My head begins to clear, the salt water mostly out of my eyes, and that is when I let out a long, highly visual set of swearwords that leaves both Ollie and the coughing boy staring at me.

“You okay?” Ollie asks.

“Hannah,” I say. “I was barely going to get to her in time, and now I won’t, and if I’m late they’ll kick her out of her aftercare, and I don’t have any back-up.”

“It’s going to be okay,” Ollie says. The wrong thing to say right then.

“No, it’s not going to be okay. Because there is no one else to get her, do you understand? My ex-husband is eight hours away and my sister is in Newfoundland, and I have nobody. And my phone was in my pocket, so I can’t even fucking call anybody!”

“Hey,” he says. “Hey.

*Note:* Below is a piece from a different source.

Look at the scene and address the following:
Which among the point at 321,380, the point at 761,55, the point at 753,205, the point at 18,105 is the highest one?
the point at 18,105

Come here.”

I don’t move, so he swims closer to me.

“Come here. Listen.”

“Don’t tell me it’s going to be okay!” I yell at him. “Don’t tell me it’s going to be okay. You don’t understand my life!”

“You’re not alone,” he says.

But that is exactly what I always am. Have always been. Ever since I was a child. It’s why I don’t depend on anyone.

Except that Ollie jumped into the water after me.

“Hey,” he says gently, “rescuing someone from the Long Island Sound probably falls into the category of a forgivable sin with your childcare, okay?”

“You rescued him,” I say petulantly. “I just ruined my shoes.”

He starts laughing. For a second I am angry. Furious.

“I hate this!” the boy cries from nearby, and then I start laughing too.

Ollie’s eyes are full of warmth. “You know how we were talking about the teen years being like the toddler years?” he says. “Based on today, I think I can skip the toddler years, no problem.”

We glance at the boy who floats near us, staring listlessly at the boat as it makes its awkward reversal. “Fuuuucckk!” the boy cries in outrage at the sky. We both chuckle again.

“You getting cold?” Ollie asks me, coming closer.

“He probably is. You can help him.”

“Screw him, he needs the life lesson.”

I cough out water again as I laugh. I am shivering harder now. “I’ve been colder at an outdoor music festival, it’s fine.”

“The things you’ve done for My Chemical Romance.”